Segment Start: Data for review

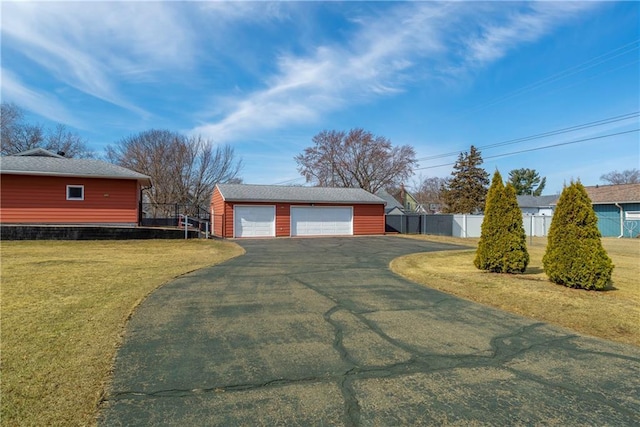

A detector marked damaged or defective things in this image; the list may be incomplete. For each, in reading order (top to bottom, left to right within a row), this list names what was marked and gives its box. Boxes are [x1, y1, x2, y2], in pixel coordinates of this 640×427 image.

cracked asphalt [97, 236, 636, 426]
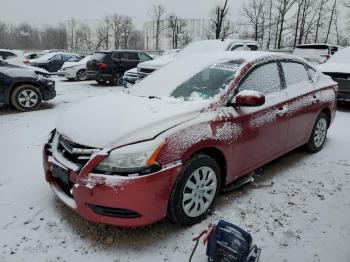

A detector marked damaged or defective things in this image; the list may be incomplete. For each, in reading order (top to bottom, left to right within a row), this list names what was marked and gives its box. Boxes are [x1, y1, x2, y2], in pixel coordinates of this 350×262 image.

broken headlight lens [93, 139, 163, 176]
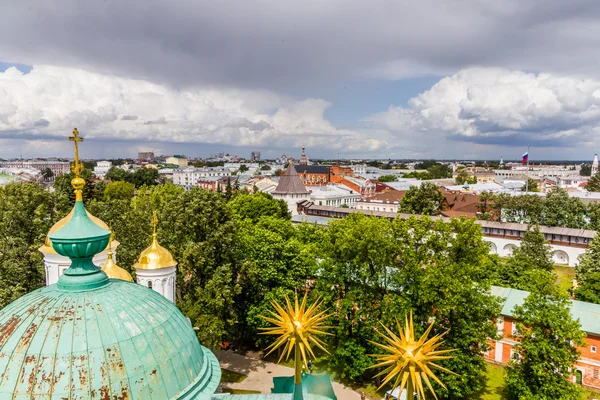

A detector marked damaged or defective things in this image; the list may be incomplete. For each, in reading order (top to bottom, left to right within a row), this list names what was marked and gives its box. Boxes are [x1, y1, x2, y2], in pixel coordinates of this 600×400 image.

rusted dome surface [0, 280, 220, 398]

Segment End: Data for review

◆ Exercise description
Please set down the records above verbatim, with each picture left out.

◆ Expected output
A detector marked damaged or defective things in this image; the list may be incomplete. For each, in reading order (top to bottom, left to right within a row), this list names what was marked and gives its box. Boxes are [x1, y1, x2, y2], in pixel coordinates of this 640×427 image.

cracked asphalt [97, 236, 636, 426]

A detector marked damaged or defective things in this image; the list may be incomplete. For each, in reading order (top to bottom, left to right within a row), this list names what was marked and gives its box. Boxes are [x1, y1, x2, y2], in pixel coordinates of this 350×262 image.

broken headlight lens [93, 139, 163, 176]

A detector marked damaged or defective things in this image; the list may be incomplete. For each, in reading order (top to bottom, left to right within a row), this list names what was marked and gives its box. Boxes are [x1, y1, x2, y2], in pixel coordinates of this 600×400 image.

rusted dome surface [0, 280, 220, 398]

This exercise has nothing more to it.